The M&A lawyer fulfills multiple functions, acting as an advisor, a planner,
a negotiator, an investigator, and a drafter; guiding the client through
multiple legal hurdles involving corporate law and regulatory issues, tax,
intellectual property, employment law, and anti-trust issues. Moreover, he
must be both a leader (sheparding multiple legal specialists) and a team
player (working closely with accountants, investment bankers and
management.) This course will try to briefly capture a sense of all these
aspects. We will discuss the common forms of acquiring interests in
businesses, negotiations, agreements, defensive strategies to hostile
takeovers, roles and duties of officers and directors, due diligence, and
potential roadblocks. The course pays particular attention to achieving
client goals through the drafting process. As this is an American program,
we will touch on US regulation of M&As, but we will also cover issues
relevant to Russian and, time permitting, international practice.

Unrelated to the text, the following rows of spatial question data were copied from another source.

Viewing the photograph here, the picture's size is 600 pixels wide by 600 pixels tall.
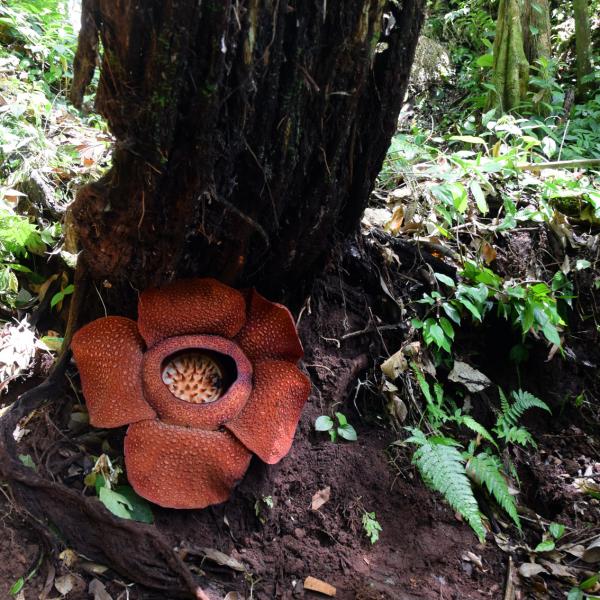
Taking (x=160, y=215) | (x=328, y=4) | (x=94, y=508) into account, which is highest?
(x=328, y=4)

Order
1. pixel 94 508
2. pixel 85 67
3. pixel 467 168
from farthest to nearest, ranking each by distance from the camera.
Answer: pixel 467 168 → pixel 94 508 → pixel 85 67

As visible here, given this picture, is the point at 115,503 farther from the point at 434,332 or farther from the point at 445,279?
the point at 445,279

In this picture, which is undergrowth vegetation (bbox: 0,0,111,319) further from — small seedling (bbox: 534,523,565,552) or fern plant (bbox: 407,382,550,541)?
small seedling (bbox: 534,523,565,552)

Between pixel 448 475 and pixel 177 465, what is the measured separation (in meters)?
0.96

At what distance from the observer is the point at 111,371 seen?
182 centimetres

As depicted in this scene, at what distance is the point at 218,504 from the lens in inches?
71.6

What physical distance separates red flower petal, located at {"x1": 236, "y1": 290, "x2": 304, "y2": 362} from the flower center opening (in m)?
0.13

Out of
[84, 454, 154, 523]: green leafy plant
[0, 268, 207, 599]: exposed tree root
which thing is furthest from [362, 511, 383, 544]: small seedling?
[84, 454, 154, 523]: green leafy plant

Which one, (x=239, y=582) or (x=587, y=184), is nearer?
(x=239, y=582)

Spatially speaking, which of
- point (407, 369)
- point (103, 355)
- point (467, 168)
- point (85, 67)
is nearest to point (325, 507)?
point (407, 369)

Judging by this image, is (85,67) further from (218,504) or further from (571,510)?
(571,510)

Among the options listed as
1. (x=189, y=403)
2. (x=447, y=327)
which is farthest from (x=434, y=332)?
(x=189, y=403)

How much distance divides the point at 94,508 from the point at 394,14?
5.47ft

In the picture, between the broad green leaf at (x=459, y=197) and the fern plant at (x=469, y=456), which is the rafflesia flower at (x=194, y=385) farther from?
the broad green leaf at (x=459, y=197)
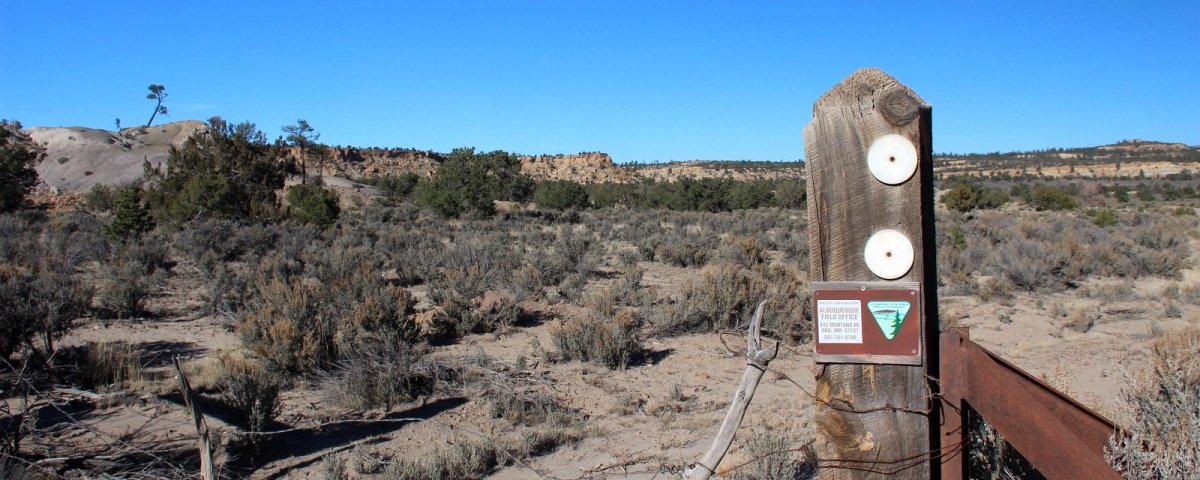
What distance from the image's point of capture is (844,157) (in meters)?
1.67

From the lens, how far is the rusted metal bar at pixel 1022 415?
1.50 meters

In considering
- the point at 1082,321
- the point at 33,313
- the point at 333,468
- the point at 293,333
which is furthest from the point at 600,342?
the point at 1082,321

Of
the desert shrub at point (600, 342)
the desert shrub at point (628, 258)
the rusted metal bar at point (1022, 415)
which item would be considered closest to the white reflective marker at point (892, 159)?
the rusted metal bar at point (1022, 415)

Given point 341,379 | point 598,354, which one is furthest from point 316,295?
point 598,354

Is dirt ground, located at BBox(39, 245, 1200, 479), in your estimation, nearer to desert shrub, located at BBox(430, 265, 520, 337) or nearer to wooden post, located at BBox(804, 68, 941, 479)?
desert shrub, located at BBox(430, 265, 520, 337)

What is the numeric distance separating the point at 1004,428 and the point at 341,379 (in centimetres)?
613

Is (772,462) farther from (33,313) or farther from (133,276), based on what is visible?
(133,276)

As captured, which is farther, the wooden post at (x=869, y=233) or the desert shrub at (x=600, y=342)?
the desert shrub at (x=600, y=342)

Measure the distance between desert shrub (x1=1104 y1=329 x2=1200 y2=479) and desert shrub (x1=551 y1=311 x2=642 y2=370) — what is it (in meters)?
5.12

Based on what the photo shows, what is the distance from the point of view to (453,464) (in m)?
4.92

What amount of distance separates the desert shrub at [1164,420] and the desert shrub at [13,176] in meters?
36.0

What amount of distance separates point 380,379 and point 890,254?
563 cm

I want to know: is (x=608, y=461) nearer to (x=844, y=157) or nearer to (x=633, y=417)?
(x=633, y=417)

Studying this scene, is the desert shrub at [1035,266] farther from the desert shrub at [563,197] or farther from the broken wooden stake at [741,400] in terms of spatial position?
the desert shrub at [563,197]
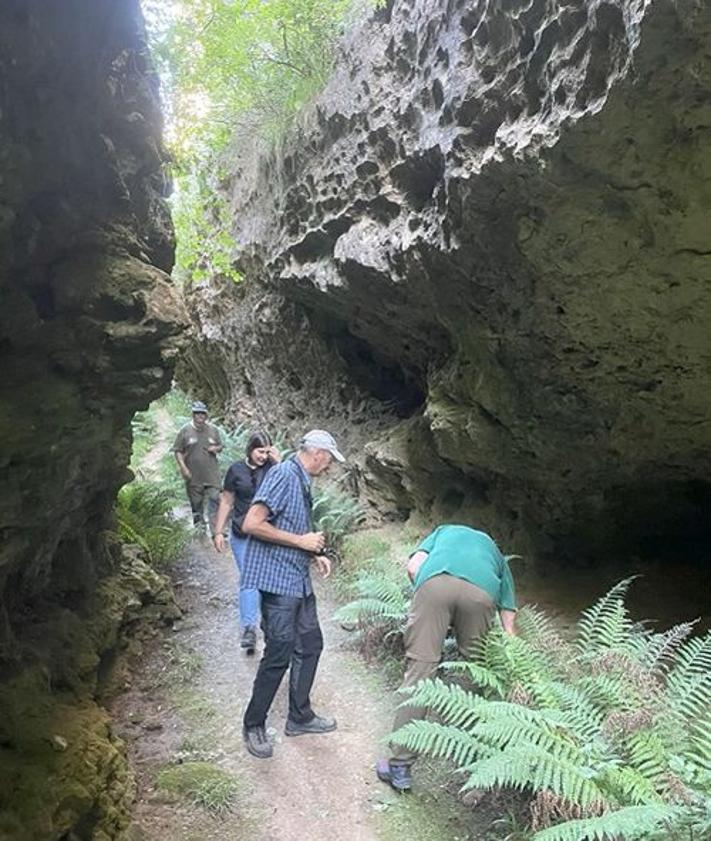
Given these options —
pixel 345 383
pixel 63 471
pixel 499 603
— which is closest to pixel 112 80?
pixel 63 471

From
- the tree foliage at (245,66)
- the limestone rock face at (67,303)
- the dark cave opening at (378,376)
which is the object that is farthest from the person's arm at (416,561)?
the dark cave opening at (378,376)

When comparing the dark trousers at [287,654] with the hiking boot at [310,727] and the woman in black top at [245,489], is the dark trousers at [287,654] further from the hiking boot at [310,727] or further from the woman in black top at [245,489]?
the woman in black top at [245,489]

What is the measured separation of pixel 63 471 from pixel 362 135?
5.38m

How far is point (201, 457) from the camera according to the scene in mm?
9203

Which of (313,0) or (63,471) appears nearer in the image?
(63,471)

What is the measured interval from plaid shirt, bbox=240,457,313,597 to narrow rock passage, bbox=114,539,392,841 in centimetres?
117

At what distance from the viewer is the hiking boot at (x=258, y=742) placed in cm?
460

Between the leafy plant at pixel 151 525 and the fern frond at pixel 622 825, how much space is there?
18.9 ft

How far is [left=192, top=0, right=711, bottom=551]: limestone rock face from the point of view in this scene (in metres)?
4.11

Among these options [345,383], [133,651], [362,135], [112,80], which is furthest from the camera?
[345,383]

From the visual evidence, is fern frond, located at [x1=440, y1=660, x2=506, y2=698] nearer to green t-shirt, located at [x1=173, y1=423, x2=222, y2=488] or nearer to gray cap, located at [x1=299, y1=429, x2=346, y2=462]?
gray cap, located at [x1=299, y1=429, x2=346, y2=462]

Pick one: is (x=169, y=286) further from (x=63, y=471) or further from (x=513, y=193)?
(x=513, y=193)

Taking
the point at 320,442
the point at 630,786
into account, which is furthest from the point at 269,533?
the point at 630,786

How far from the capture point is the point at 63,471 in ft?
13.1
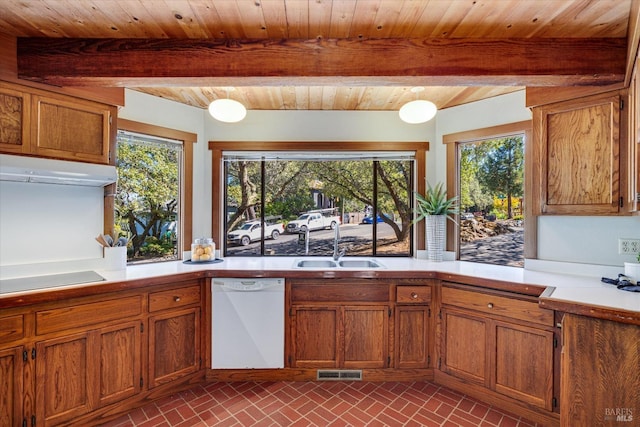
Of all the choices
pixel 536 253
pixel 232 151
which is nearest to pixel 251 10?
pixel 232 151

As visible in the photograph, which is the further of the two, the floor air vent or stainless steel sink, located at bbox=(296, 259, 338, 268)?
stainless steel sink, located at bbox=(296, 259, 338, 268)

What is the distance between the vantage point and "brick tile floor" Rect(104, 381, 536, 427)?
194 centimetres

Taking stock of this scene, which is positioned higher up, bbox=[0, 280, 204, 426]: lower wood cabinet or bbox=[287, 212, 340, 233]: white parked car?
bbox=[287, 212, 340, 233]: white parked car

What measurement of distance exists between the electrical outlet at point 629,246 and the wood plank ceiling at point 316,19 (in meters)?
1.32

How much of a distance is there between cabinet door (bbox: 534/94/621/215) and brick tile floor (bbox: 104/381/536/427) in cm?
148

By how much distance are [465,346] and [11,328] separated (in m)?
2.83

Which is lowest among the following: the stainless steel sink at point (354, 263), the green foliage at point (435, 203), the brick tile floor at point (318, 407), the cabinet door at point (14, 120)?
the brick tile floor at point (318, 407)

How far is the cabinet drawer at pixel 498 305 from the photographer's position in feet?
6.26

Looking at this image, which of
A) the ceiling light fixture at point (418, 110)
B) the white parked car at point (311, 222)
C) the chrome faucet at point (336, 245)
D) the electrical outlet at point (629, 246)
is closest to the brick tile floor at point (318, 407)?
the chrome faucet at point (336, 245)

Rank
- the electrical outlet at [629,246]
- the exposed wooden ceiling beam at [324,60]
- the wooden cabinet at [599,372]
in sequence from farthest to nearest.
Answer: the electrical outlet at [629,246] → the exposed wooden ceiling beam at [324,60] → the wooden cabinet at [599,372]

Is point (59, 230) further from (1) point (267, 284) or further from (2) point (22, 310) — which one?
(1) point (267, 284)

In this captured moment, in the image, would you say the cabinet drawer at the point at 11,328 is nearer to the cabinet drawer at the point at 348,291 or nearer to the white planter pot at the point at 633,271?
the cabinet drawer at the point at 348,291

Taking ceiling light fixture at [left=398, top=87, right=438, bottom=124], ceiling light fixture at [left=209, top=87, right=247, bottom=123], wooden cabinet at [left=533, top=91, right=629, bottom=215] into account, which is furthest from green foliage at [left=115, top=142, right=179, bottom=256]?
wooden cabinet at [left=533, top=91, right=629, bottom=215]

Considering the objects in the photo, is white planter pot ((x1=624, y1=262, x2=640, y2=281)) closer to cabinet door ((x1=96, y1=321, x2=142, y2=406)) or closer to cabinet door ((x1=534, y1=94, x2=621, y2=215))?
cabinet door ((x1=534, y1=94, x2=621, y2=215))
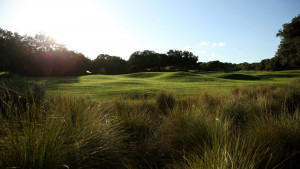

Patrick J. Brooks is an associate at the law firm of Squire, Sanders and
Dempsey's Moscow office. He has a diverse corporate practice focused on
cross-border transactions with a focus on mergers and acquisitions, private
equity and corporate finance in Russia. He has represented both US and
Russian companies in numerous M&A and investment ventures. Mr. Brooks
focused the first 7 years of his legal career on corporate restructuring
matters and U.S. bankruptcy law and has extensive experience in providing
strategic counsel to distressed businesses, debtors, secured and unsecured
creditors, asset purchasers and investors in connection with the
restructuring and reorganization of distressed companies and the acquisition
and divestiture and their assets. Mr. Brooks served as lead associate for
the Official Committee of Unsecured Creditors of Enron Corp. in litigation
seeking to avoid billions of dollars in transfers related to highly complex
financing structures involving Enron and one of its tier-one banks.
This is a "master class" meaning that, while Professor Brooks is in charge
of coordinating the course and will be teaching the first couple of classes,
various guest experts, brought from law firms and industry, will be giving
the bulk of the lectures.

Guest speakers have not all been confirmed yet, but we have confirmed that
the Due Diligence and Valuation portion will be conducted by Jim Mandel, the
head of the legal department at Ernst & Young, and the portion on
shareholder conflicts will be conducted by Matt Roazen, chief international
counsel for Alfa group. Baker & McKenzie and other law firms have promissed
to contribute other sessions but we do not yet know which ones.

Class Date Class topic
1 24 September Introduction: reasons for mergers and acquisitions, basic terminology, varying legal regimes; Basic types of mergers and acquisitions: cash tenders, stock swaps, mergers.
2 1 October More Introduction: Structuring the deal and managing risks, tax issues, antitrust issues, securities issues.
3 8 October Negotiating the M&A transaction.
4 15 October Valuation and due diligence
5 22 October Drafting share purchase agreements and other acquisition documents.
6 29 October Fiduciary duties of the target and acquirer at the shareholder/management/board levels: disclosure obligations
5 November No class.  Mid-term break. (subject to adjustment)
7 12 November Shareholder conflicts.
8 19 November Distressed acquisitions and successorship issues
9 26 November Takeover Defenses: major defense mechanisms; choosing, predicting, overcoming defenses
10 3 December International M&A-legislative issues in varying jurisdictions.